Focusing on what happens in the classroom is key to improving children's experiences while they are in Head Start. But that is not enough. We are also working to improve the linkages between Head Start programs and the public schools children will enter when they start kindergarten. Strong linkages can accomplish several goals: they can assure that Head Start educational goals are matched up to what the schools think are important readiness goals; they can ease the transition for children by making sure that schools have good information and are prepared for the children coming from Head Start; and they can improve parent engagement at the critical point when the child is transitioning from Head Start to public school.

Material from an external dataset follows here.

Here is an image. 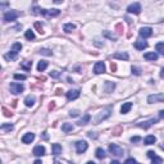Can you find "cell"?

Head Start is the foundation of our nation's commitment to providing equal access to quality early learning programs. For children to reach their full potential -- and for our nation to reach its competitive potential -- we must provide the learning environments and services that children need in their first few vital years of development. Focusing on these children's success now is providing low-income families the opportunities they deserve and strengthening our country's workforce for decades to come.

Since 1965, Head Start has provided a critical lifeline for more than 28 million children and their families. Ed Ziegler, one of the founders of Head Start, always said that Head Start is not just a program -- it is an evolving concept.

Every day, the Office of Head Start continues to intensify our impacts, foster innovation, and ensure accountability so that every child in every Head Start program has the best opportunity to reach their full potential.

Head Start children need and deserve the most effective early education program possible. We are taking aggressive steps every day to meet our commitments to them.

Yvette Sanchez Fuentes is the national director of the Office of Head Start in the Administration for Children and Families division of the U.S. Department of Health and Human Services.